À la tête de la Barbade depuis 2018, Mia Amor Mottley s’est progressivement imposée bien au-delà des frontières de son petit État insulaire. Première femme à occuper le poste de Première ministre de la Barbade, elle est aujourd’hui l’une des personnalités politiques les plus identifiées au combat international pour la justice climatique, particulièrement pour les petits États insulaires et les pays en développement. Son plaidoyer repose sur une réalité largement documentée par les Nations Unies : les petits États insulaires en développement contribuent à moins de 1 % des émissions mondiales de gaz à effet de serre, alors qu’ils figurent parmi les territoires les plus exposés à la montée du niveau des mers, aux phénomènes météorologiques extrêmes et aux conséquences économiques du changement climatique. 
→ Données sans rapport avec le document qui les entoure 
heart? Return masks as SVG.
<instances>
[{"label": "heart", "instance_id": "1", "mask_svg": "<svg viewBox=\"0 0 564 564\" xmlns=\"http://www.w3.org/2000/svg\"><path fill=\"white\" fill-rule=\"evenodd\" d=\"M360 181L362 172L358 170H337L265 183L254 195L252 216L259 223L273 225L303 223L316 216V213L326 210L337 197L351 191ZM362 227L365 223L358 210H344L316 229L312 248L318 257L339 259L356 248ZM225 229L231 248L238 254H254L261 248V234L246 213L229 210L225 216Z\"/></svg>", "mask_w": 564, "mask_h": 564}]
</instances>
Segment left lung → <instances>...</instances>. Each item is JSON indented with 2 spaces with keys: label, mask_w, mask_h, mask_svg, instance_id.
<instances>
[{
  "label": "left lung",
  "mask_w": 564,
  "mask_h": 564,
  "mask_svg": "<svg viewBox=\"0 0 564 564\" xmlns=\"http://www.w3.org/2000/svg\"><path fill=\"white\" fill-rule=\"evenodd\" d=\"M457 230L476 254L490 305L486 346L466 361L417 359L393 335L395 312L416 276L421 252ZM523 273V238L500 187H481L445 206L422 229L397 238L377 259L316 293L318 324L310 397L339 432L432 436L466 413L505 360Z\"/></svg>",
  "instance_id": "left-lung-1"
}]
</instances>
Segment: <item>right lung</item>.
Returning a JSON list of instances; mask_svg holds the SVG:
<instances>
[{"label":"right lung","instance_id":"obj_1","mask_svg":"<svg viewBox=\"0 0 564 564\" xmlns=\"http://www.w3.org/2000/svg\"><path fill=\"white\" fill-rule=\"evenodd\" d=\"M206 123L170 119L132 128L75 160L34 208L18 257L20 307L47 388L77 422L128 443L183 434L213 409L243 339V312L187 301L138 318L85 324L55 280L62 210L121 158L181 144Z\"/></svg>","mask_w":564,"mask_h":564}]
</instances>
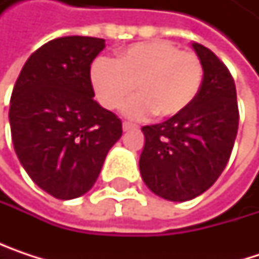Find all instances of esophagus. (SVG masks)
<instances>
[{"instance_id": "34e87169", "label": "esophagus", "mask_w": 259, "mask_h": 259, "mask_svg": "<svg viewBox=\"0 0 259 259\" xmlns=\"http://www.w3.org/2000/svg\"><path fill=\"white\" fill-rule=\"evenodd\" d=\"M132 129H138V126L133 124V123H129V121H124V123H123V130H124V132H127V130Z\"/></svg>"}]
</instances>
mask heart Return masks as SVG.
I'll use <instances>...</instances> for the list:
<instances>
[{"label": "heart", "mask_w": 259, "mask_h": 259, "mask_svg": "<svg viewBox=\"0 0 259 259\" xmlns=\"http://www.w3.org/2000/svg\"><path fill=\"white\" fill-rule=\"evenodd\" d=\"M90 78L99 103L109 111L121 108L136 88L139 96L124 108L126 115L171 118L196 100L204 66L193 52L180 51L166 40H151L130 45L115 61L97 58Z\"/></svg>", "instance_id": "obj_1"}]
</instances>
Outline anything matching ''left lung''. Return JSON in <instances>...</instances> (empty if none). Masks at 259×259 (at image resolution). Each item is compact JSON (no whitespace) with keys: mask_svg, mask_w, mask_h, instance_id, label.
Returning a JSON list of instances; mask_svg holds the SVG:
<instances>
[{"mask_svg":"<svg viewBox=\"0 0 259 259\" xmlns=\"http://www.w3.org/2000/svg\"><path fill=\"white\" fill-rule=\"evenodd\" d=\"M204 66L196 100L180 115L144 126L139 171L147 187L168 199L189 201L214 184L225 169L238 130L234 79L205 46L193 43Z\"/></svg>","mask_w":259,"mask_h":259,"instance_id":"obj_1","label":"left lung"}]
</instances>
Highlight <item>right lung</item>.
<instances>
[{"label": "right lung", "instance_id": "right-lung-1", "mask_svg": "<svg viewBox=\"0 0 259 259\" xmlns=\"http://www.w3.org/2000/svg\"><path fill=\"white\" fill-rule=\"evenodd\" d=\"M103 48L97 37L54 38L31 54L13 87L15 151L31 180L58 199L87 193L123 135L121 120L93 99L90 69Z\"/></svg>", "mask_w": 259, "mask_h": 259}]
</instances>
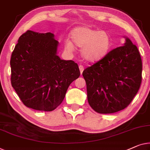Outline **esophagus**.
<instances>
[{"label": "esophagus", "instance_id": "1", "mask_svg": "<svg viewBox=\"0 0 150 150\" xmlns=\"http://www.w3.org/2000/svg\"><path fill=\"white\" fill-rule=\"evenodd\" d=\"M79 69H80V74H82V71H83V70H84V67H83V66H82V65H80L79 66Z\"/></svg>", "mask_w": 150, "mask_h": 150}]
</instances>
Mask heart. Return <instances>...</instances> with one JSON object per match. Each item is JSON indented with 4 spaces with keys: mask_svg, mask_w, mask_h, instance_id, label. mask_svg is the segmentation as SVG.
Returning a JSON list of instances; mask_svg holds the SVG:
<instances>
[{
    "mask_svg": "<svg viewBox=\"0 0 150 150\" xmlns=\"http://www.w3.org/2000/svg\"><path fill=\"white\" fill-rule=\"evenodd\" d=\"M71 38L76 46L82 47L80 50L82 57L91 63L97 62L105 57L112 47L109 33L89 26L76 28L71 32ZM73 43L70 40L66 41L65 47L68 51H74Z\"/></svg>",
    "mask_w": 150,
    "mask_h": 150,
    "instance_id": "obj_1",
    "label": "heart"
}]
</instances>
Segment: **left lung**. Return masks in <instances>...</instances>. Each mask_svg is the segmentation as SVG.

C’est notamment à travers l’Initiative de Bridgetown que Mia Mottley a donné une dimension internationale à ce combat. Lancée sous l’impulsion de la Barbade, cette proposition défend une réforme de l’architecture financière mondiale afin que les pays vulnérables puissent accéder plus facilement aux ressources nécessaires pour répondre simultanément à la dette, au développement et aux catastrophes climatiques. L’approche remet en question un système dans lequel certains États particulièrement exposés doivent s’endetter davantage pour reconstruire après des catastrophes qu’ils ont très peu contribué à provoquer. Les Nations Unies ont d’ailleurs identifié l’Initiative de Bridgetown, aux côtés du plan de relance des Objectifs de développement durable du Secrétaire général, parmi les propositions susceptibles d’apporter des réponses au déficit de financement climatique auquel sont confrontés les petits États insulaires. 

Le leadership de Mottley s’est également traduit par des initiatives tournées vers les nouvelles générations. Elle est notamment présidente mondiale de Green Rising, un mouvement qui cherche à mobiliser les jeunes autour des solutions climatiques. À la Barbade, elle a consacré une partie de la récompense financière reçue avec le Prix Zayed pour la fraternité humaine à cette initiative, dans une région caribéenne située en première ligne des bouleversements climatiques. 

Son discours possède une résonance particulière dans la Caraïbe. Pour des pays insulaires dont les économies dépendent fortement du tourisme, des infrastructures côtières et des importations, un ouragan ou une autre catastrophe naturelle peut effacer en quelques heures plusieurs années d’investissements. Les Nations Unies soulignent également que ces États sont confrontés à des contraintes structurelles, notamment l’étroitesse de leurs économies, leur éloignement géographique et le coût élevé des importations, qui rendent leur adaptation climatique particulièrement difficile. 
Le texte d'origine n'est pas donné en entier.